Just as deceptive are the solutions coming out of Europe this past week. Clearly, European opponents of free markets are excited. For them, the crisis and Washington's bailout of US banks and businesses are evidence that American capitalism is dead. The president of the European Commission, Jose Manuel Barroso, says Europe should lead the way because we need a new global financial order.

Lapping up the limelight, Sarkozy described the crisis as a great opportunity as he touted his idea for Europeans to form their own sovereign wealth fund to defend domestic companies from marauding foreigners. It's just the latest, most barefaced attempt to use the turmoil as an excuse to restore European statism as official policy.

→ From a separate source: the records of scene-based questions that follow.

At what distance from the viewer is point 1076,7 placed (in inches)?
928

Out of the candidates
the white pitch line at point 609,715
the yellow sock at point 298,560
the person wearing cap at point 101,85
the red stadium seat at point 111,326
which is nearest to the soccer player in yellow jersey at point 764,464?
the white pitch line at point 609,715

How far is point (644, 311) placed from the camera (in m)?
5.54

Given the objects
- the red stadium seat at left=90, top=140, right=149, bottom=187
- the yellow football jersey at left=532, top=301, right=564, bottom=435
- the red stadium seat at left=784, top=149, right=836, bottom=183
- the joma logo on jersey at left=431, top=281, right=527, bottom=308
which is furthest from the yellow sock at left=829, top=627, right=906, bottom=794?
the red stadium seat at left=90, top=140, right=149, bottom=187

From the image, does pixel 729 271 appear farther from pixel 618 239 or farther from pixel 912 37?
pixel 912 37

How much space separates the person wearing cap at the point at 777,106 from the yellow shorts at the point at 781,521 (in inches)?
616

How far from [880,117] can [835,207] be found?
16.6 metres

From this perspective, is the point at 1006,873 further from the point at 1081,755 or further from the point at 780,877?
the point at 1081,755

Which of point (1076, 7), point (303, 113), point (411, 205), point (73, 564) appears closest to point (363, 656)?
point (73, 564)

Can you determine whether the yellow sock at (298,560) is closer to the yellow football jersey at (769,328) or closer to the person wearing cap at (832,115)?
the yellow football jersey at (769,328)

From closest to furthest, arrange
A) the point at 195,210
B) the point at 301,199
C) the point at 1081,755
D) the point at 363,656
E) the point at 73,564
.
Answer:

"I don't want European citizens to wake up in several months and find European companies belonging to non-European capital which bought (them) at the share price's lowest point," he told the European Parliament a week ago. Under Europe's new world order as laid down by Sarkozy, the spirit of fraternite (let alone liberte and egalite) does not extend to foreigners.

Far from this being a new world order, it is more a case of old-fashioned anti-capitalist and anti-foreigner sentiment. And as The Wall Street Journal Europe reported on Monday, senior Chinese officials appear to have allied China with Europe's call for more regulation. It's worth raising an eyebrow when communists line up with Europe.

Fortunately, the Germans performed a mercy killing on Sarkozy's exceptionally dumb plan quicker than you can say governments are bad at picking winners.

As Sarkozy and other old-fashioned interventionists look to exploit the growing anti-capitalist mood, it pays to remember that the lessons of the financial crisis concern the quality of regulation, not its weight. Heavily regulated German banks appear to have made as many, and as bad, sub-prime lending decisions as the lightly regulated American banks. And though the Australian financial sector has been progressively deregulated since Paul Keating started the process, it has produced a shining beacon of financial prudence and rectitude.

Finally, a little history before Europeans start dancing a jig on the grave of US capitalism. America has been written off before, often after some disastrous bursting of an economic bubble. But the genius of US capitalism - the creativity behind its destructive tendencies - is its flexibility and speed of recovery.

Recall Mitsubishi's purchase of the Rockefeller Center in New York in the late 1980s? Back then it seemed the Japanese economic model - driven by rigid, organised and centralised forces - would vanquish American capitalism.

But when times got tough, Japan lacked the creativity and flexibility to deal with an economic downturn as speedily and as successfully as the US. While the Americans lifted themselves up off the mat and ran headlong into the tech boom - and the next round of growth and, yes, greed - the Japanese suffered the lost decade in the '90s.

Before we embrace European solutions as our saviour, remember that in the past decade, Europe has had the distinction of stagnant job growth: unemployment in France and Germany has not fallen below 7 per cent. With European governments addicted to regulation and with work practices mired in rigid inflexibility, it could be that the US will recover much more quickly from a recession that many European countries. In that vein, beware of sniggering Europeans peddling myths about the demise of American capitalism and the need for a new inspiring European solution. The triumphalism behind talk of a new grand European model of economics may turn out to be short-lived.